I would be happy to hear your opinions about this issue.

Anar

YuanGongND commented 2 years ago

Hi Anar,

Sorry I didn't make myself clear - I didn't mean using the pre-defined threshold provided by the dataset as the threshold should be model-dependent. What I mean is passing all validation samples to the model and get the outputs, and use the mean of the outputs to decide the threshold.

Let's say you have a validation set of 100 samples, and you are interested in the 'speech' class, in your validation set, there are 20 samples that are labeled as 'speech'. You can feed the 100 validation samples to the AST model, and the output of AST model would be [100, 527], since you are interested in the 'speech' class, you can get the score of 'speech' at index 0 (because the index of the speech class is 0). Then you have 100 scores, you can get the average score of the 20 samples that are labeled as speech, and the average score of the other 80 samples that are not labeled as speech. Let's say the first is 0.8, and the second is 0.1, then you probably can set 0.45 as the threshold.
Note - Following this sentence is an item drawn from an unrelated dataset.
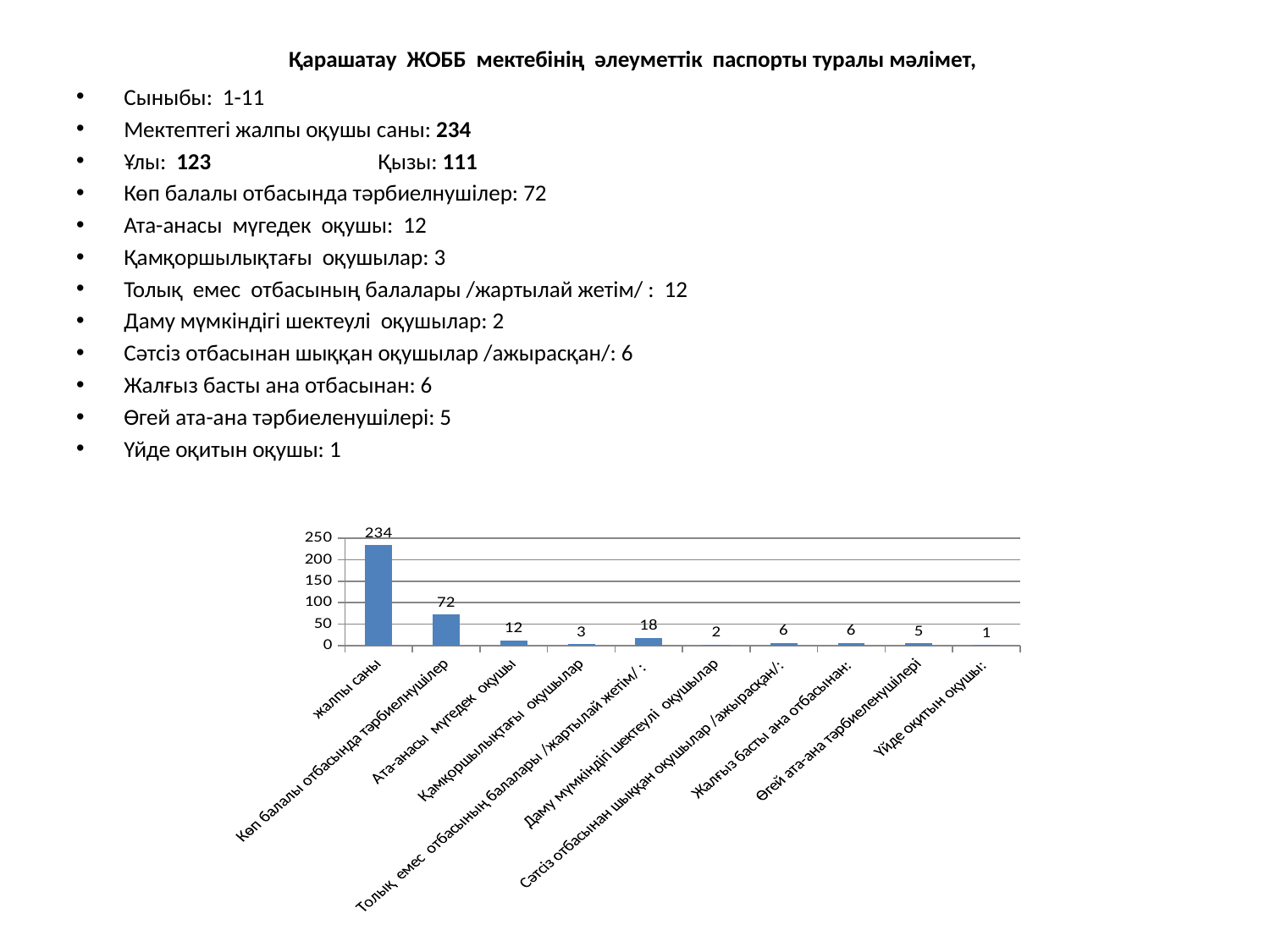
What is the value for "Өгей ата-ана тәрбиеленушілері" in the chart? 5 How many categories are shown in the chart? 10 What is the value for "жалпы саны" in the chart? 234 Which category has the highest value in the chart? жалпы саны What is the difference between the values for "жалпы саны" and "Көп балалы отбасында тәрбиелнушілер"? 162 What is the difference between the values for "Толық емес отбасының балалары /жартылай жетім/" and "Ата-анасы мүгедек оқушы"? 6 What is the value for "Толық емес отбасының балалары /жартылай жетім/" in the chart? 18 Is the value for "Көп балалы отбасында тәрбиелнушілер" greater or less than 100? less Which category has the lowest value in the chart? Үйде оқитын оқушы Which is larger: the value for "Ата-анасы мүгедек оқушы" or the value for "Қамқоршылықтағы оқушылар"? Ата-анасы мүгедек оқушы What is the value for "Көп балалы отбасында тәрбиелнушілер" in the chart? 72 What kind of chart is shown on the slide? bar chart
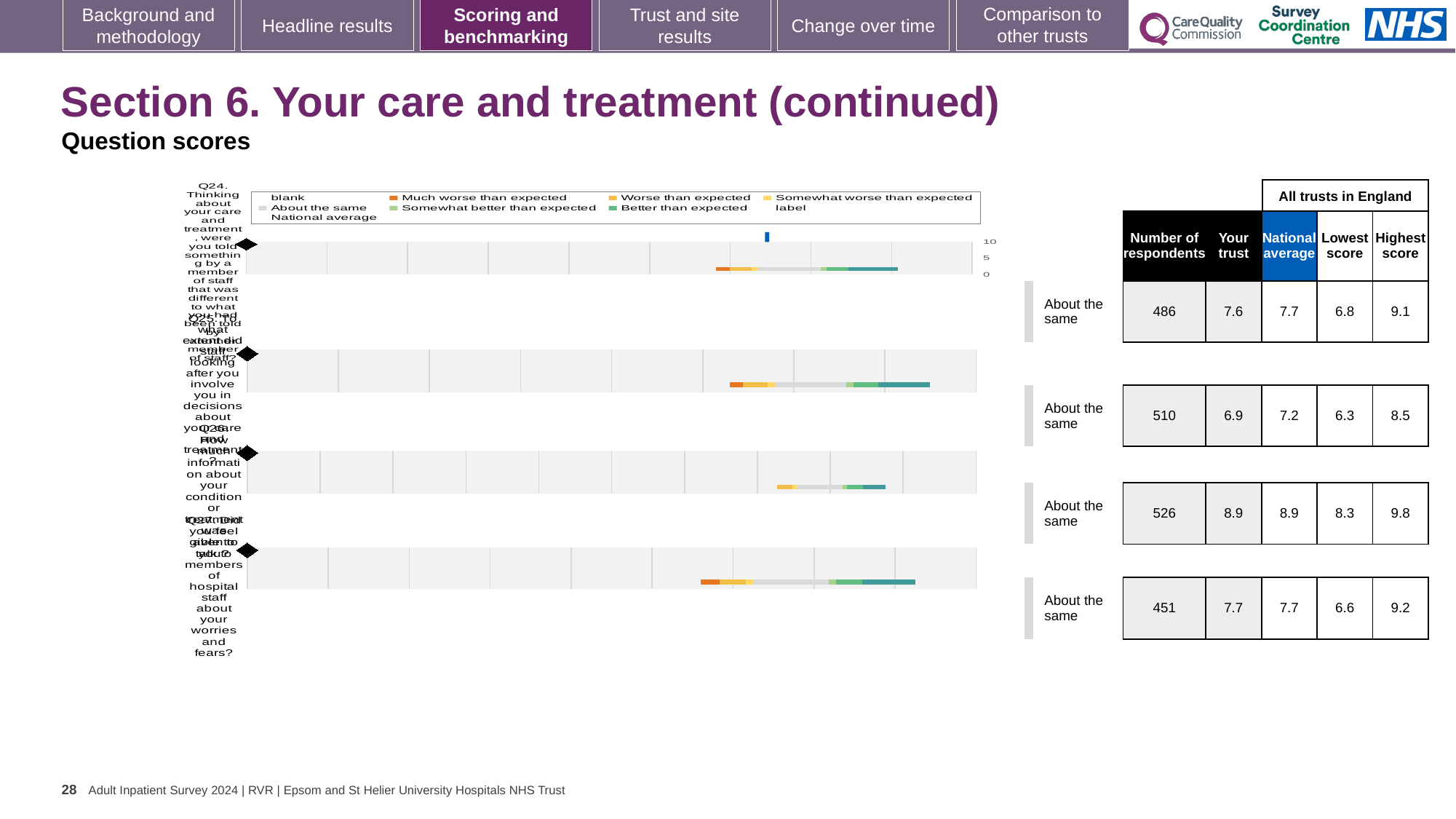
What benchmark category is shown next to the first (top) chart? About the same For the first (top) chart, what is the 'Your trust' score shown in the table? 7.6 How many entries does the chart legend list? 9 For the first (top) chart, what is the national average shown in the table? 7.7 Which chart's row has the lowest 'Your trust' score in the table? The second chart (6.9) How many question charts are shown on the slide? 4 Which chart's row has the highest number of respondents in the table? The third chart (526) What kind of chart is used for the question scores on this slide? bar chart For the second chart, which is larger: the 'Your trust' score or the national average? National average What is the highest value shown on the chart axis? 10 For the third chart, what is the difference between the highest score and the lowest score in the table? 1.5 For the second chart, what is the number of respondents shown in the table? 510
The above is just an example, the threshold really depends on the false positive and false negative tradeoff. And also calculating standard mAP / AUC metrics doesn't require a binarization process. Setting the threshold is not a problem specific to audio tagging / AST, but of many machine learning problems.

-Yuan

anarsultani97 commented 2 years ago

Hi Yuan,

Thanks for the very detailed answer. I really appreciated it.

Best Regards Anar